09 Giu2015
Youth – La giovinezza
David Lang/AA.VV.
Youth – La giovinezza (Youth, 2015)
Indigo Film 5021763
Cd 1, 8 brani – Durata: 34’00”
Cd 2, 7 brani + 2 bonus track – Durata: 49’00”
Il clou si ha certamente nel finale, dove interviene un ulteriore elemento forte: ossia l’introduzione di un brano originale, la “Canzone semplice n.3”, composta per l’occasione da David Lang, ma attribuita al protagonista del film Fred Ballinger, il compositore e direttore d’orchestra interpretato da Michael Caine. Una soluzione non inedita (ricordiamo il Concerto Macabre di Herrmann in Nelle tenebre della metropoli, la Sinfonia Americana di Michael Kamen in Goodbye Mr. Holland, o il Concerto in mi minore di Zbigniew Preisner per La doppia vita di Veronica e il “Vide cor meum” di Hans Zimmer per Hannibal, entrambi su testi di Dante), di fatto brani di un musicista “fantasma” che creano un corto circuito elettrizzante con l’ascoltatore, spiazzato dinanzi ad una pagina che simula una preesistenza in realtà fittizia.

CONSEGNE =>
a) Nella recensione della colonna sonora di Youth, a quale personaggio del film è attribuita la “Canzone semplice n.3”?
b) Scrivi il seguito della recensione della colonna sonora di Youth, riprendendo subito dopo l'ultima frase.

VOCI FORNITE =>
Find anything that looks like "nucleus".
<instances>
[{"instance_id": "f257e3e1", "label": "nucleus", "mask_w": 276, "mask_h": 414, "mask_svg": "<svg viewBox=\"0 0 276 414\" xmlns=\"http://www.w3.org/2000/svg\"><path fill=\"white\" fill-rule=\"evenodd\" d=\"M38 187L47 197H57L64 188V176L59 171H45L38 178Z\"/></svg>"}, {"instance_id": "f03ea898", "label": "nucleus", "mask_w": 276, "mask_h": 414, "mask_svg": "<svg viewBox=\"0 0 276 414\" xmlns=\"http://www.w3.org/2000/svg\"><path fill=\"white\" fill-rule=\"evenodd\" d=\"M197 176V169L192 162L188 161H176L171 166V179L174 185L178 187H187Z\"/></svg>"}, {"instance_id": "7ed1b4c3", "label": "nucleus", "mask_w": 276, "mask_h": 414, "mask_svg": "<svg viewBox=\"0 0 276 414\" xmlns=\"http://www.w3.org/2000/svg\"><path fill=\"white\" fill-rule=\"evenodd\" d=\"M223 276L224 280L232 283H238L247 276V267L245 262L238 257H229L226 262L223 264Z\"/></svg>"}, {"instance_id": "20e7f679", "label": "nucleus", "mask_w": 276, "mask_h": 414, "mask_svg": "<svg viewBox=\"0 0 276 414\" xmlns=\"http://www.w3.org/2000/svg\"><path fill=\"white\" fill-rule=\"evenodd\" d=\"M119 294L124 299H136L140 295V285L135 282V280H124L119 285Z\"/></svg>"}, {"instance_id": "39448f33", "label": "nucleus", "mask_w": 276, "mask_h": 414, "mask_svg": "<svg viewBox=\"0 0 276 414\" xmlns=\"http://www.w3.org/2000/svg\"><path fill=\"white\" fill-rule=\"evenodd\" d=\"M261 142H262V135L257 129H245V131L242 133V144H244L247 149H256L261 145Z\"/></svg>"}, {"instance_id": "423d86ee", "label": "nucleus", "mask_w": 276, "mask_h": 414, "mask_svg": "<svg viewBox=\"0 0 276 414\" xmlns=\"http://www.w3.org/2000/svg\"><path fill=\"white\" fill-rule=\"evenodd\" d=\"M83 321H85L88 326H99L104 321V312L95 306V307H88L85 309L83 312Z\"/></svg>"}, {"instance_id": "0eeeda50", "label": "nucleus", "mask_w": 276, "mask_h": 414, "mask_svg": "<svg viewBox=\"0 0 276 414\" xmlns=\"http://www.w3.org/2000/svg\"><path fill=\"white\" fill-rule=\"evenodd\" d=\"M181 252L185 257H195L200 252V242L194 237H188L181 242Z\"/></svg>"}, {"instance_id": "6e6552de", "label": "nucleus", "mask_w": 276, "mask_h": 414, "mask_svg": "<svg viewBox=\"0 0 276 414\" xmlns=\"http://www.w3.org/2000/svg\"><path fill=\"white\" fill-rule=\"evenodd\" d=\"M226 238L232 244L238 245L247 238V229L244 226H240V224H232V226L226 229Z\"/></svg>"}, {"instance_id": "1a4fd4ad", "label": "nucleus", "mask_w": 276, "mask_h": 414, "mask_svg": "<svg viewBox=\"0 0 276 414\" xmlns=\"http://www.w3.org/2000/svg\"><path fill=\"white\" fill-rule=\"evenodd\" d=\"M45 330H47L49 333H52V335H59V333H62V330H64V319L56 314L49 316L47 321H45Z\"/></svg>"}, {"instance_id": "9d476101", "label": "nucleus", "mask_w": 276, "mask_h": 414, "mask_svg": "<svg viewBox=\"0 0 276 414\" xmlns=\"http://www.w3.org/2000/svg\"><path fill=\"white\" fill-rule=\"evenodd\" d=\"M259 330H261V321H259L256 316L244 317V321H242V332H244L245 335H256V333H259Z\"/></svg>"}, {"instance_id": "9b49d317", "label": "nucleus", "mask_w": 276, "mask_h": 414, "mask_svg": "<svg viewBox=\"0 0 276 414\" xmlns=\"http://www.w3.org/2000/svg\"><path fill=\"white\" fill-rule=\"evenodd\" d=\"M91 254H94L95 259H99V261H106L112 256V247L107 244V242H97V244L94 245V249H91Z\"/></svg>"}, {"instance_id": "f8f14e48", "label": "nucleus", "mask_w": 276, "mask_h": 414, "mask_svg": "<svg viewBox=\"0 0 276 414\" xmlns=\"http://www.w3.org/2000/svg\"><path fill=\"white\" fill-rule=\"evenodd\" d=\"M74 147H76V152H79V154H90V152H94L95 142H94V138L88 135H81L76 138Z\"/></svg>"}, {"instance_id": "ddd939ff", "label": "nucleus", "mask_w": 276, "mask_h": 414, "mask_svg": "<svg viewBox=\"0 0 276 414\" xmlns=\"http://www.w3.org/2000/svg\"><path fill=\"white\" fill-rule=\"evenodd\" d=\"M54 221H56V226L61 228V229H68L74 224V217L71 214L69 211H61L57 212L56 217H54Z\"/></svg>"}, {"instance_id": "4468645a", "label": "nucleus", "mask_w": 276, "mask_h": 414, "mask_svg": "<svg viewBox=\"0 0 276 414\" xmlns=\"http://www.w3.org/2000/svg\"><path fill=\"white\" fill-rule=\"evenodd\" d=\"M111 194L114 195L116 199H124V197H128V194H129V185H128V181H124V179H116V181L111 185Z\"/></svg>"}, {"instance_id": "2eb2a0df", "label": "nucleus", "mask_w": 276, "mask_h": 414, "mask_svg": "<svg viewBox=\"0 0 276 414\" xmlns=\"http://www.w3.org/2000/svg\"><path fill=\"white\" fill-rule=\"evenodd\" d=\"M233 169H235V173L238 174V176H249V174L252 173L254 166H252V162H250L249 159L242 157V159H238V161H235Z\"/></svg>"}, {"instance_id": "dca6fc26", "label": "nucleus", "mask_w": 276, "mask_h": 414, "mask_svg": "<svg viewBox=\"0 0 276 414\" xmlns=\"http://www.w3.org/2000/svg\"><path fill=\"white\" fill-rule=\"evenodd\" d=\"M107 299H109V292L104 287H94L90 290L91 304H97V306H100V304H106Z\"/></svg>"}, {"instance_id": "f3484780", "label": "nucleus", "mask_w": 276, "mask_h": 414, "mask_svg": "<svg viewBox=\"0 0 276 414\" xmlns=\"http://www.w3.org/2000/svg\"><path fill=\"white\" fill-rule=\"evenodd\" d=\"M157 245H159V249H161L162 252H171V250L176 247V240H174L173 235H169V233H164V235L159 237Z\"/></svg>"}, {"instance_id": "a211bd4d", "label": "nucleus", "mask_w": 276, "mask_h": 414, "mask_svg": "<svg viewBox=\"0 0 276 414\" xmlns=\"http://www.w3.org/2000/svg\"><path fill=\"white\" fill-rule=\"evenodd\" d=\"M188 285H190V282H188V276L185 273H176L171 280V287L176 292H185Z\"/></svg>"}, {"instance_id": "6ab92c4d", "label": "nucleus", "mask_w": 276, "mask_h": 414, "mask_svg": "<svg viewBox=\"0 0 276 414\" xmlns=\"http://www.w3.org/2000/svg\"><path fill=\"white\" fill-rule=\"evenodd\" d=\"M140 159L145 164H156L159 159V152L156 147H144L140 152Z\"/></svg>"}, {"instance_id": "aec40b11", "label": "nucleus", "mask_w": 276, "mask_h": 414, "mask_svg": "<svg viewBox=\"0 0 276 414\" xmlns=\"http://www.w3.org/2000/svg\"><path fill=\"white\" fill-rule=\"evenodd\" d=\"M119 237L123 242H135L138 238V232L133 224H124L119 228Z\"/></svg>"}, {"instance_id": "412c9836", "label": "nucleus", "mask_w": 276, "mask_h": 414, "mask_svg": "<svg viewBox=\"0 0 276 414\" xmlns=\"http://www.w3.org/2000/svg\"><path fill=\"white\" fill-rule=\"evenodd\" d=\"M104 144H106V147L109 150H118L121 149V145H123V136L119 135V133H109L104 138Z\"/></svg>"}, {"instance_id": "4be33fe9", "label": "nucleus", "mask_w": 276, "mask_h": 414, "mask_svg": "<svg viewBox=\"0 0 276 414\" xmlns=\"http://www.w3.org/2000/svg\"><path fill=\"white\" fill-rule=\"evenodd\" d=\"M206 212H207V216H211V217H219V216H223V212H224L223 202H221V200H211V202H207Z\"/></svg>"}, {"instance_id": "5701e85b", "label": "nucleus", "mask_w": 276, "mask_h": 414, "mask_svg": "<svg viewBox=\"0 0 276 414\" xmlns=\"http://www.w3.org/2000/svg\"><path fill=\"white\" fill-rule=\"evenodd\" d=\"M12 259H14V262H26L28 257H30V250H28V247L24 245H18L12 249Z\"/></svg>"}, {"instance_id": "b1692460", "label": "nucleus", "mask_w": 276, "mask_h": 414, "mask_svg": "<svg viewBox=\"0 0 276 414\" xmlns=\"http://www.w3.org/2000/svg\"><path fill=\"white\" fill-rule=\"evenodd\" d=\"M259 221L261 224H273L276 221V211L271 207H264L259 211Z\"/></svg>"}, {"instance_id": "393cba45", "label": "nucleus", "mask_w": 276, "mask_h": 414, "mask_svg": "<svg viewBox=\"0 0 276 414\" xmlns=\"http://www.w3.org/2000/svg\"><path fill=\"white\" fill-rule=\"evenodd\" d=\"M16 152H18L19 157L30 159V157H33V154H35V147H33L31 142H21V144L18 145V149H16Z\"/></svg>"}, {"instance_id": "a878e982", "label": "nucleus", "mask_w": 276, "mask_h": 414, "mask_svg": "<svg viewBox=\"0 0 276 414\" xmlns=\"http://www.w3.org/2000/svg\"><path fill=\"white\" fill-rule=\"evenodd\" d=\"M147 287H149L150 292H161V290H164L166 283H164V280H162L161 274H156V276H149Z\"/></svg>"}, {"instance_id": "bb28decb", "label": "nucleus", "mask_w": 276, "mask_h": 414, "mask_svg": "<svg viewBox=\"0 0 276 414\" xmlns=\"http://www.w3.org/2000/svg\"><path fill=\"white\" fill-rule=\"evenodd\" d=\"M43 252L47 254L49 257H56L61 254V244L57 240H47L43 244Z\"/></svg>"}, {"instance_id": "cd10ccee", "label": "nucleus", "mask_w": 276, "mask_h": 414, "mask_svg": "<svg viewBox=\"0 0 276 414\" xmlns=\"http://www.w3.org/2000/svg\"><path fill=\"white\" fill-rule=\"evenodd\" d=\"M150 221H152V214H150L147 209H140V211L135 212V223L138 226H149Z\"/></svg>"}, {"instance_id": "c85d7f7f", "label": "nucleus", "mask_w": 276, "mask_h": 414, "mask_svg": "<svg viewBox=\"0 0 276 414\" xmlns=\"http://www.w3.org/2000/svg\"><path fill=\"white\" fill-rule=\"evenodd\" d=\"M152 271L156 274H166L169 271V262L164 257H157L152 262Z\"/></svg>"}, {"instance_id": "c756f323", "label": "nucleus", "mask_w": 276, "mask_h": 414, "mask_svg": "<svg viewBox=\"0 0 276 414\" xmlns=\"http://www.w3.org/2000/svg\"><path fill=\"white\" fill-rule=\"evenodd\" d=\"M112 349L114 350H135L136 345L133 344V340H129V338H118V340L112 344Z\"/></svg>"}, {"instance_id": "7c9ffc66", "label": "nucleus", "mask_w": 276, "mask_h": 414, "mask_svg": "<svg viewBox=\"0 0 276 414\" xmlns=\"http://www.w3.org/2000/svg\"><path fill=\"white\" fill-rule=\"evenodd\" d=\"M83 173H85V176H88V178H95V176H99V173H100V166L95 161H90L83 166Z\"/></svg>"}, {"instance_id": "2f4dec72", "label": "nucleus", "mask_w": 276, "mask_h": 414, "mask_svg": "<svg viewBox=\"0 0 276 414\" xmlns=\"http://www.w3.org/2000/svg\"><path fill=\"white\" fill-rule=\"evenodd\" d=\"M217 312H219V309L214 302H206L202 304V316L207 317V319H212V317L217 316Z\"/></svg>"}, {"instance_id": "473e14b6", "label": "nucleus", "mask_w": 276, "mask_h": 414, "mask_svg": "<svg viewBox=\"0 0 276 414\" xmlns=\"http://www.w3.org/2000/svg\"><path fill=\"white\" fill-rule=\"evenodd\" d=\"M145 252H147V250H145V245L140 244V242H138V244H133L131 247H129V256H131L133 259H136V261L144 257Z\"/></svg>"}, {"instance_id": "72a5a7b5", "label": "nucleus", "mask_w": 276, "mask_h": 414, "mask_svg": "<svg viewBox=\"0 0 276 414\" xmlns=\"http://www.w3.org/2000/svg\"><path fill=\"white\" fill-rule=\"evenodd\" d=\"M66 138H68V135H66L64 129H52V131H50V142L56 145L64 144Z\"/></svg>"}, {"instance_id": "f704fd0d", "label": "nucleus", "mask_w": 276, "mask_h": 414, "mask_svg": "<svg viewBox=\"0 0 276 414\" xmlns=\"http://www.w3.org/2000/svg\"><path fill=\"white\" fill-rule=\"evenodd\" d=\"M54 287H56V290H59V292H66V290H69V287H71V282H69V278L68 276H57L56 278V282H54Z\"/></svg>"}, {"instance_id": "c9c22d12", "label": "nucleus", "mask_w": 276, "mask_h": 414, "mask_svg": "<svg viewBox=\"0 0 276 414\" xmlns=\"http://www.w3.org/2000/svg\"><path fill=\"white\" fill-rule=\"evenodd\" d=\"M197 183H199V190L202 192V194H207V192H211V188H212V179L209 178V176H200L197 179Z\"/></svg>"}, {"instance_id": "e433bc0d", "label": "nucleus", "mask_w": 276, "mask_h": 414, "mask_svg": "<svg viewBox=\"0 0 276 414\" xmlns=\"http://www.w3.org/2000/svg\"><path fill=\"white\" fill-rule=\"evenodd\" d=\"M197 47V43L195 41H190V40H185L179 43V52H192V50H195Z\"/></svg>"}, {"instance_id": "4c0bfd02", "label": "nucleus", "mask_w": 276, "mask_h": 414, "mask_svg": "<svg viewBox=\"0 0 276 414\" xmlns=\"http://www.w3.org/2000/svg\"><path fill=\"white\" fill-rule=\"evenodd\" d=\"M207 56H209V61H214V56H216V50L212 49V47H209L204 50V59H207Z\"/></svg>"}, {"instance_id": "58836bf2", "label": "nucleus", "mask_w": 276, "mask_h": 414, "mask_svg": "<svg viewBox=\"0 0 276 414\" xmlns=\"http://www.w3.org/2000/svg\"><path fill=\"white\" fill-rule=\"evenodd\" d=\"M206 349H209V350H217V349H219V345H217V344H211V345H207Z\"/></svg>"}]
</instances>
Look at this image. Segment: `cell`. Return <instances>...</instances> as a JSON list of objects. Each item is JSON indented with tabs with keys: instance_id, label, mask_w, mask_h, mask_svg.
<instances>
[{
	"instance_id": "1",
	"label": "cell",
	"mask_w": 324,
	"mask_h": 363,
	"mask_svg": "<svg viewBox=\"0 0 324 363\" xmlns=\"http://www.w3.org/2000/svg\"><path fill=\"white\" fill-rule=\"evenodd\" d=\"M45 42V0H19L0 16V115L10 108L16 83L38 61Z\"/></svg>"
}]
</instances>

SOLUZIONI DELL'ESERCIZIO =>
a) A Fred Ballinger, il compositore e direttore d'orchestra interpretato da Michael Caine.

b)
Accanto a questo apice il soundtrack di Youth annovera brani classici autentici, pezzi pop, esercizi di vocalità medioevalista, canzoni francesi, il tutto in un puzzle che si traduce anche in una coralità caleidoscopica di contributi artistici evocando suggestioni spaiate e un ampio ventaglio di sensazioni. Vediamone i punti salienti.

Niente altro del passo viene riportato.